In the past, I told myself that I would simply write when I got home from work. No matter what happened, I would make myself do it; it was just a matter of making time for it. As it turns out, I was right, but only partially. Despite my best intentions, I never did establish a writing practice, because while it was just a matter of making time for it, I never had the energy to produce anything by the time the hour before my bedtime rolled around.
Years later, I’ve finally resigned myself to the fact that, whether I like it or not, I can only establish a daily writing practice if I write as soon as I roll out of bed in the morning. The only time I’ve come even close to maintaining a daily writing schedule was for a month last year when I woke at 5:30am every morning to sip coffee and blindly type until the very last minute before I had to go to work, until I literally had to run for the train to make it on time.
The purported habit-guru Gretchen Rubin—who apparently only had to do some pseudo research and write a book full of anecdotes to become an expert on habits (who knew?)—asserts that in order to master your tendencies and establish productive habits, you must know yourself first. You have to fully understand your predispositions beforehand so you can, essentially, account for your shortcomings when you establish your goals and plan them in a way that makes you the most likely to succeed. For example, if you are a night owl, she says, you will never be able to simply turn yourself into the type of person who wakes up early every morning to exercise or write. Instead, you’ll fight against your night owl tendencies, try to wake up early for some time, then eventually give up once you fail a time or two. Yes, she admits that if you’re night owl and you also happen to work a regular 9-5 job, your options for establishing good habits—i.e. habits that work with your night owl tendencies—are limited, but oh well. Onward and upward! Try your best.

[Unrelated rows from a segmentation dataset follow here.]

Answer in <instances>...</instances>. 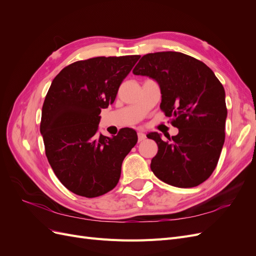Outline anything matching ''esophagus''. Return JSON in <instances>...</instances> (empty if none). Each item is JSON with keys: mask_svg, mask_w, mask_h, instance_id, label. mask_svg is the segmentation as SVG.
<instances>
[{"mask_svg": "<svg viewBox=\"0 0 256 256\" xmlns=\"http://www.w3.org/2000/svg\"><path fill=\"white\" fill-rule=\"evenodd\" d=\"M145 138H146V134L144 132H142V131H138V142L144 141Z\"/></svg>", "mask_w": 256, "mask_h": 256, "instance_id": "obj_1", "label": "esophagus"}]
</instances>
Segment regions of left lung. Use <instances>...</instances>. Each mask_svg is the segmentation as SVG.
<instances>
[{"label":"left lung","mask_w":256,"mask_h":256,"mask_svg":"<svg viewBox=\"0 0 256 256\" xmlns=\"http://www.w3.org/2000/svg\"><path fill=\"white\" fill-rule=\"evenodd\" d=\"M156 81L160 109L172 116L178 134L171 142L150 132L158 145L150 168L160 180L178 188L204 182L218 164L226 138V92L214 72L180 52H156L142 56L132 70Z\"/></svg>","instance_id":"left-lung-1"}]
</instances>
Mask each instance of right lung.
Segmentation results:
<instances>
[{"mask_svg":"<svg viewBox=\"0 0 256 256\" xmlns=\"http://www.w3.org/2000/svg\"><path fill=\"white\" fill-rule=\"evenodd\" d=\"M140 56H98L68 65L44 98L40 134L54 174L76 194L96 198L118 184L122 160L138 142L136 130L112 138L98 134L102 109L112 104L120 85Z\"/></svg>","mask_w":256,"mask_h":256,"instance_id":"obj_1","label":"right lung"}]
</instances>
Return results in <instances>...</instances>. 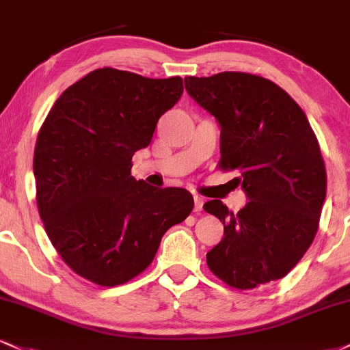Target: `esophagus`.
<instances>
[{
    "mask_svg": "<svg viewBox=\"0 0 350 350\" xmlns=\"http://www.w3.org/2000/svg\"><path fill=\"white\" fill-rule=\"evenodd\" d=\"M202 207H204V199L199 196H193V212H202Z\"/></svg>",
    "mask_w": 350,
    "mask_h": 350,
    "instance_id": "34e87169",
    "label": "esophagus"
}]
</instances>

For a whole month, I lived the life of a true morning person: getting out of bed upon the first sound of my alarm, eating breakfast at my table like an adult, and sipping on my coffee while I wrote for about 45 minutes. No matter how tired I was, I plopped myself in front of that computer. Eventually, however, my good habits slipped. I’d still wake between 5:45 and 6:00, as per usual, but then I’d spend an hour between my cozy sheets, scrolling through my Facebook feed, then my Instagram feed, then perusing the headlines on NPR before finally dragging myself to the shower. I spent weeks waking at that time only to scroll through anything and everything I could find on my phone, anything to avoid the hard work of getting out of bed and getting my day started. Eventually, I gave up. I didn’t, I told myself, wake up that early every day to look at my social media. Gretchen Rubin was right, I reasoned; my long-time night owl nature was simply working against me. I was never going to win in this situation.
For nearly a year, I used Rubin’s “research,” or a handful of stories about how her acquaintances had tried and failed at their own habits, as an excuse to justify not waking up early to write. Eventually, however, I realized that there was simply no other way around it. I needed to write every day. Not doing so would mean wasting a talent that had been granted to me by pure grace. And I clearly needed to write before work, because experience proves that I never find the time or energy later in my jam-packed day. And in order to write before I go to work, I have to become a morning person. Oh well; I never really did believe much in Rubin’s theories anyways.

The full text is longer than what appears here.